«Nous espérons ne pas avoir à nous servir de ce que nous avons appris»
Guillaume Leguesdron est le référent situations sanitaires exceptionnelles à l’hôpital de Dieppe. Rencontre.
➜ Il s’agit de la première journée régionale de préparation aux situations sanitaires exceptionnelles, comment et pourquoi a-telle été organisée ?
C’est à l’initiative de l’Agence régionale de santé de Normandie. Elle a voulu impulser une dynamique au niveau de l’ensemble des établissements de santé de la région sur les situations sanitaires exceptionnelles (SSE), des situations qui ne sont pas courantes, mais qui, quand elles surviennent, sont déstructurantes pour l’hôpital. Elles nécessitent un minimum d’entraînement et de connaissances des procédures.
➜ Pourquoi ?
Parce que ce sont des moments au cours desquels on désorganise l’hôpital pour accueillir les victimes dans les meilleures conditions alors que le flux est saturant pour l’établissement.
➜ Comment définissezvous une situation sanitaire exceptionnelle ?
C’est assez global et cela peut prendre toutes les formes. Cela peut notamment être le déraillement d’un TER dans le tunnel de Saint-Aubin-sur-Scie avec 300 passagers et donc 300 victimes potentielles. C’est déstructurant et ça fait partie du plan AMAVI, afflux massif de victimes non contaminées.
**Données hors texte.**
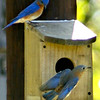 A male and a female Bluebird investiagte new living quarters Tuesday March 30, 2004 off Windy Lane in Harrison County. Kevin Green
On a 300 victimes qui vont arriver en même temps, il y a en plus le lien à faire avec les sapeurspompiers, le Samu, etc.
➜ Beaucoup de victimes qui arrivent en même temps, on pense aussi aux attentats…
Effectivement, l’attentat à la bombe sale par exemple est aussi un cas de situation sanitaire exceptionnelle. Si une salle de concert est attaquée à l’arme chimique, il va falloir prendre en charge les victimes, c’est un afflux saturant. Des victimes qu’il va falloir en plus décontaminer pour que l’hôpital puisse continuer à travailler.
➜ La ville de Dieppe est entourée par deux centrales nucléaires. Y a-t-il un module de formation nucléaire dans le cadre
des SSE ?
Ça fait partie de l’ensemble des plans, nous avons un volet NRC, nucléaire, radiologique et chimique. Il y a des spécificités particulières à chaque risque, mais l’ensemble est enseigné au cours de la formation. Nous avons peut-être une appétence plus particulière pour le risque nucléaire, car nous sommes plus proches. Mais l’ensemble des établissements publics et privés se doivent d’être capables de déclencher un plan ORSAN, d’organisation sanitaire, de type NRC.
➜ La récente crise sanitaire entre-t-elle dans le cadre des SSE ?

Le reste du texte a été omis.